The terrible, horrible, no good, very bad math problem

A boon for Lucky Larry

Teachers typically take pains to ensure that their exam problems are clearly stated and have unambiguous answers. This is especially true in math, where precision is at a premium. I try to make it clear exactly what I want and what form it should be in (such as “exact” or “rounded to the nearest hundredth”). The last thing any exam grader wants is a problem that is easily misinterpreted, because that just leads students astray. Even worse, however, is the problem where an incorrect calculation can produce the right answer. Then you're really stuck. You have to read the solution especially carefully to make certain the student didn't get the right answer by a lucky fluke.

I have put myself in that situation. It happened in a suite of problems designed to test my students' ability to compute the perimeter, area, or volume of certain standard geometric shapes. Having quizzed them on various rectilinear figures (break it up into rectangles, kids!) and circles and boxes, I began to challenge them with combinations of the basic forms.

You may be familiar with the classic Norman window, which is a semicircle mounted atop a rectangle, the semicircle's flat side coinciding with one side of the rectangle. In finding the perimeter, the student must make a judicious use of the circumference formula for a circle and the perimeter formula for the rectangle. The answer is the sum of half the circumference of the full circle and the three exterior sides of the rectangle (omitting the one adjoined to the semicircle). Not too hard. The computation of the area is even easier: half the area of the full circle plus the area of the rectangle (that length times width business beloved by all).

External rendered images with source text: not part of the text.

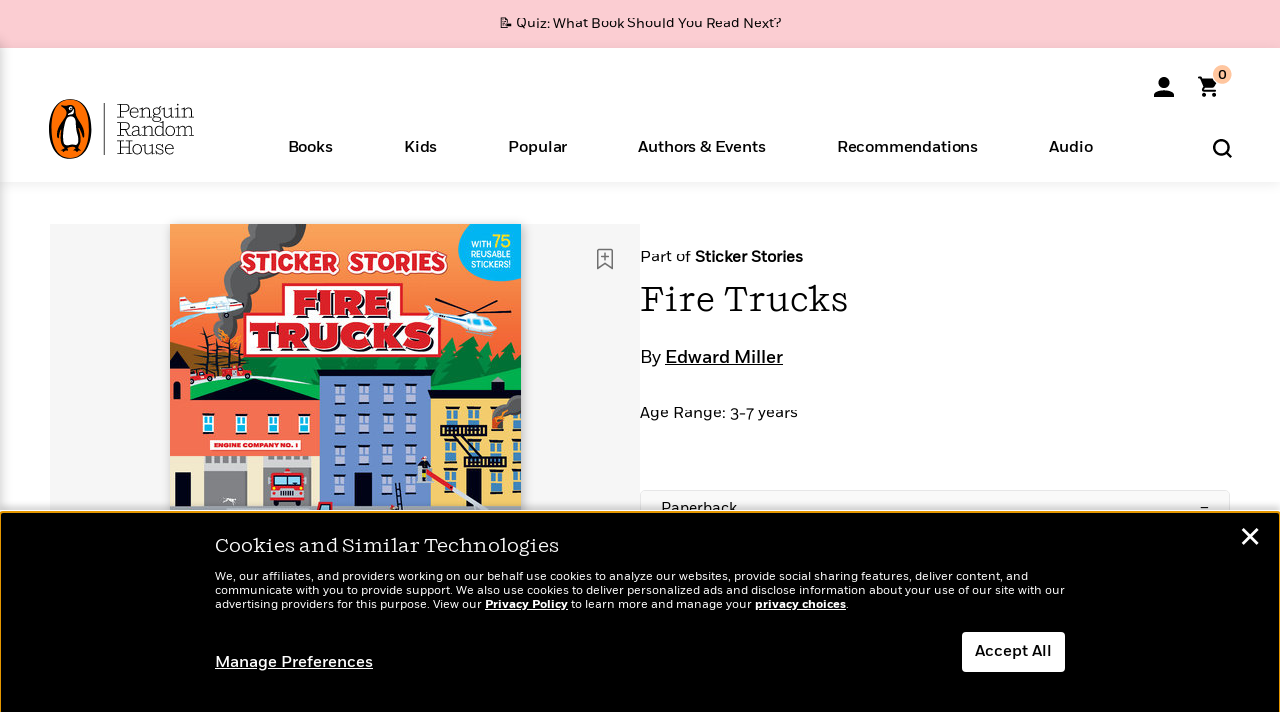

--- FILE ---
content_type: text/html; charset=UTF-8
request_url: https://www.penguinrandomhouse.com/ajax/nonce/?referer=https%3A%2F%2Fwww.penguinrandomhouse.com%2Fbooks%2F345200%2Ffire-trucks-by-edward-miller%2F9780448418254%2F&w=86ff1ce2-6464-4330-becb-8ce41ff511f0
body_size: -132
content:
c7c6d22c95dd8fcd9f2c5f90e542b9a777864a360eb82e8e051fe558c72b4724

--- FILE ---
content_type: text/html; charset=UTF-8
request_url: https://www.penguinrandomhouse.com/wp-admin/admin-ajax.php
body_size: -54
content:
{"isbns":[{"9780448418254":[{"450jpg":"https:\/\/images2.penguinrandomhouse.com\/cover\/\/9780448418254"},{"100gif":"https:\/\/images2.penguinrandomhouse.com\/cover\/100gif\/9780448418254"},{"200gif":"https:\/\/images2.penguinrandomhouse.com\/cover\/200gif\/9780448418254"},{"d":"https:\/\/images2.penguinrandomhouse.com\/cover\/d\/9780448418254"},{"m":"https:\/\/images2.penguinrandomhouse.com\/cover\/m\/9780448418254"},{"700jpg":"https:\/\/images2.penguinrandomhouse.com\/cover\/700jpg\/9780448418254"},{"g":"https:\/\/images2.penguinrandomhouse.com\/cover\/g\/9780448418254"},{"1330tif":"https:\/\/images2.penguinrandomhouse.com\/cover\/1330tif\/9780448418254"},{"tif":"https:\/\/images2.penguinrandomhouse.com\/cover\/tif\/9780448418254"},{"pdf":"https:\/\/images2.penguinrandomhouse.com\/cover\/pdf\/9780448418254"}]}],"clocktime":"Total execution time in seconds: 1.7850818634033"}


--- FILE ---
content_type: text/html; charset=UTF-8
request_url: https://www.penguinrandomhouse.com/ajaxc/get-affiliate-link/345200?affiliatesiteid=301
body_size: 721
content:
{"message":"success","statusCode":0,"uniqueId":null,"workId":345200,"affiliateLinkResponses":[{"message":"success","statusCode":0,"affiliateData":[{"description":"Amazon","displayName":"Amazon","isbn":"9780448418254","linkUrl":"https:\/\/www.amazon.com\/gp\/product\/0448418258?tag=randohouseinc7986-20","onSaleDate":"1998-05-18T00:00:00.000+00:00","retailerId":7,"siteId":301,"trackingCode":"randohouseinc7986-20"},{"description":"B&N","displayName":"Barnes & Noble","isbn":"9780448418254","linkUrl":"https:\/\/barnesandnoble.sjv.io\/c\/128773\/1894547\/22009?subId1=PRHEFFDF5A7F1&u=https%3A%2F%2Fwww.barnesandnoble.com%2Fw%2F%3Fean%3D9780448418254","onSaleDate":"1998-05-18T00:00:00.000+00:00","retailerId":2,"siteId":301,"trackingCode":"PRHEFFDF5A7F1"},{"description":"Books A Million","displayName":"Books A Million","isbn":"9780448418254","linkUrl":"https:\/\/www.tkqlhce.com\/click-8373827-10747236?SID=PRHEFFDF5A7F1--9780448418254&url=https:\/\/www.booksamillion.com\/p\/9780448418254","onSaleDate":"1998-05-18T00:00:00.000+00:00","retailerId":5,"siteId":301,"trackingCode":"PRHEFFDF5A7F1"},{"description":"Bookshop.org","displayName":"Bookshop.org","isbn":"9780448418254","linkUrl":"https:\/\/bookshop.org\/a\/2186\/9780448418254?prhc=PRHEFFDF5A7F1","onSaleDate":"1998-05-18T00:00:00.000+00:00","retailerId":29,"siteId":301,"trackingCode":"PRHEFFDF5A7F1"},{"description":"Hudson Booksellers","displayName":"Hudson Booksellers","isbn":"9780448418254","linkUrl":"https:\/\/www.hudsonbooksellers.com\/book\/9780448418254?utm_source=prh&utm_medium=affiliate&utm_term=301&utm_content=PRHEFFDF5A7F1--9780448418254&utm_campaign=9780448418254","onSaleDate":"1998-05-18T00:00:00.000+00:00","retailerId":25,"siteId":301,"trackingCode":"PRHEFFDF5A7F1"},{"description":"Powell's","displayName":"Powell's","isbn":"9780448418254","linkUrl":"https:\/\/www.powells.com\/book\/-9780448418254?utm_source=randomhouse&utm_campaign=randomhouse&utm_content=PRHEFFDF5A7F1--9780448418254","onSaleDate":"1998-05-18T00:00:00.000+00:00","retailerId":9,"siteId":301,"trackingCode":"PRHEFFDF5A7F1"},{"description":"Target","displayName":"Target","isbn":"9780448418254","linkUrl":"https:\/\/goto.target.com\/c\/128773\/81938\/2092?subId1=PRHEFFDF5A7F1--9780448418254&u=https%3A%2F%2Fwww.target.com%2Fs%3FsearchTerm%3D9780448418254","onSaleDate":"1998-05-18T00:00:00.000+00:00","retailerId":23,"siteId":301,"trackingCode":"PRHEFFDF5A7F1"},{"description":"Walmart","displayName":"Walmart","isbn":"9780448418254","linkUrl":"https:\/\/goto.walmart.com\/c\/128773\/565706\/9383?subId1=PRHEFFDF5A7F1&veh=aff&sourceid=imp_000011112222333344&u=https%3A%2F%2Fwww.walmart.com%2Fsearch%3Fquery%3D9780448418254","onSaleDate":"1998-05-18T00:00:00.000+00:00","retailerId":4,"siteId":301,"trackingCode":"PRHEFFDF5A7F1"}],"authorName":"Edward Miller","bookTitle":"Fire Trucks","categories":"Children's Activity & Workbooks, Children's Books, Children's Activity Books, Children's Nonfiction","format":"Paperback","isbn":"9780448418254","onSaleDate":"1998-05-18T00:00:00.000+00:00","uniqueId":"","currentDate":"2026-02-02T20:57:08.921+00:00"}]}

--- FILE ---
content_type: application/x-javascript;charset=utf-8
request_url: https://scode.randomhouse.com/id?d_visid_ver=3.3.0&d_fieldgroup=A&mcorgid=683138055267EABE0A490D4C%40AdobeOrg&mid=44105996987611232444529319006013200184&ts=1770065827887
body_size: -41
content:
{"mid":"44105996987611232444529319006013200184"}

I wasn't surprised that the results were a mixed bag, but I felt we were making progress. Each time I quizzed them on a variant of the basic shapes, more students were picking up on the standard formulas and the tweaks required to apply them to the hybridized shapes. With an excess of confidence, I then reached a bit too far and outdid myself: I adjoined a quarter-circle and a triangle. To make matters much, much worse, I made some very bad choices for the dimensions. Can  you see my mistake(s)?

As before, I asked my students to find the perimeter and the area of the shape. You can check that the perimeter is (6π + 30) ft and the area is (36π + 30) ft². Thanks to my carelessness, I got lots of quasi-correct solutions. First of all, the perimeter of the 5-12-13 triangle is numerically equal to the area: the perimeter is 30 ft and the area is 30 ft². That meant students were able to get the “right” answer by employing the perimeter formula when the area formula was required. And, yes, some of my students did exactly that.

It gets better. For the area computation, they needed to compute πr² and take one-quarter of it. A full circle of radius 12 ft would have an area of 144π ft², so a quarter-circle's area would be 36π ft². Several students, however, apparently reasoned thus: The arrow labeled with the “12 ft” goes all the way across, so it must be a diameter. I need to use the radius, which is half of that, so I'll use 6 ft. It's a circle, so the area is πr². Therefore I get 36π square units.

¡Caramba!

In grading this problem, it really didn't much matter if the answer happened to be right. It was much too likely that a right answer could be obtained by accident. I corrected this exercise very carefully and very slowly.

I hope I learned my lesson.